This article aimed to evaluate human identification effectiveness through forensic dental examination performed in the forensic anthropology sector in a Forensic Medical Institute, comparing them with DNA analyses.


This is a cross-sectional study using secondary data available in the department´s database, from 2008 to 2014, concerning identification procedures using forensic dentistry and DNA techniques.


The analysis of the examinations eligible to this study (241) showed that DNA analysis was the method used for identification in 79.3% of the cases and forensic dental examinations were used in 20.7% of the cases. As for the type of biological material used during these examinations, unidentified corpses corresponded to 131 cases (53.9%), skeleton structures corresponded to 109 cases (44.9%) and there were 3 cases of body segments (1.2%). When analyzing the time spent to complete the tests, dental examinations were faster than DNA tests. The time spent for forensic dental examination does not depend on the type of dental documentation evaluated.


The analysis of the results in this study showed that human identification through forensic dentistry is effective, rapid and less costly, contributing to greater agility in solving issues related to locating missing people.

Descriptors:  Forensic anthropology; forensic dentistry; forensic genetics; biometric identification



A identificação humana é uma das principais etapas referentes às questões relacionadas à pessoa desaparecida.


O presente estudo visou avaliar a efetividade da identificação humana pelas perícias odontolegais realizadas no Serviço de Antropologia Forense de Belo Horizonte-Minas Gerais, comparando-as com as realizadas por DNA.


Estudo transversal, utilizando dados secundários registrados no arquivo do Setor de Antropologia Forense, considerando o período de 2008 a 2014, referente às perícias de identificação odontolegais e DNA.


Analisando-se apenas as perícias de interesse deste estudo (241), a análise de DNA foi o método utilizado para identificação em 79,3% dos casos e exame odontolegal, 20,7%. Quanto ao tipo de material biológico encaminhado para análise, os cadáveres desconhecidos totalizaram 131 (53,9%), as ossadas 109 (44,9%) e segmentos corporais 3 (1,2%). A análise do tempo efetivamente despendido para a conclusão dos exames mostrou que os realizados pela Odontologia foram mais rápidos que os de DNA. No exame odontolegal, o tempo gasto independe do tipo de documentação odontológica avaliada.


A análise dos resultados do presente estudo mostrou que a identificação humana pela técnica odontolegal é eficaz, mais ágil e menos onerosa, contribuindo para uma maior celeridade na resolução de questões envolvidas na localização de pessoas desaparecidas.

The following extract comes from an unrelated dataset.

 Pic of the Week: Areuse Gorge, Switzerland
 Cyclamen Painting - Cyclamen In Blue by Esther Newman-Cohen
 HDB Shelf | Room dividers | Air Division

Descritores:  Antropologia forense; odontologia legal; genética forense; identificação biométrica


Human identification is considered one of the key steps concerning missing people. Legal, humanitarian and social reasons are involved in the whole context of the identification, underpinning the entire structure related to such procedure1. Forensic human identification consists of a series of steps with the purpose of finding unique particularities of individuals to establish their identity2. Among these characteristics, fingerprints, genetic profile and medical and dental data are considered as the most scientifically trustful information1. Data can be civil or criminal. The first concerns the daily identification of the citizen, such as name, marital status, filiation, age, nationality, social status, profession and others. When civil identification in the forensic sphere is not possible, criminal identification is performed, either in living or dead persons3. Multidisciplinary action in forensic identification has become increasingly efficient and reliable, producing extremely satisfactory results in human qualification4.

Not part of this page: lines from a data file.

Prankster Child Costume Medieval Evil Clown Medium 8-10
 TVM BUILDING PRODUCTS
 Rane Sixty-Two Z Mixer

The prerogative of searching for missing persons is the responsibility of the State, through the Law Enforcement Agencies5. The Police Agency responsible for identification tests of unidentified corpses in the city of Belo Horizonte is the Legal Medical Institute (LMI-BH), which performs routine procedures for this purpose such as anthropological, dental, papillary and DNA tests1,2. The latter are performed at the Criminal Institute, by the Technical Sector of Biology and Legal Bacteriology.

After all relevant data for medical-legal identification is analyzed and recorded, these are compared to available antemortem records for the deceased person1,6, in the hypothesis that the person is missing. Forensic dentistry and DNA tests stand out among the legal medical examinations carried out for identification

Forensic odontologists have a remarkable participation in Forensic Anthropology7 and provide effective, scientifically reliable, agile and low-cost results8 and more with rapid resolution of issues involving location of missing persons. DNA tests also play an important role in forensic identification9. However, genetic research for this purpose uses a methodological protocol that requires a laboratory equipped with specific technology to ensure effectiveness, and therefore becoming a time-consuming and costly procedure10.

The present study aimed to evaluate the effectiveness of forensic dental human identification performed at the LMI/BH Forensic Anthropology Service, comparing them with those performed by DNA test.


This is a cross-sectional study using secondary data from the Legal Medical Institute of Belo Horizonte (LMI/BH), considering the period from 2008 to 2014.

All the data related to human identification resulting from forensic dental and DNA examination were initially considered through consultation of records of the Forensic Anthropology Sector of the Legal Medical Institute of Belo Horizonte/MG (FAS/LMI/BH).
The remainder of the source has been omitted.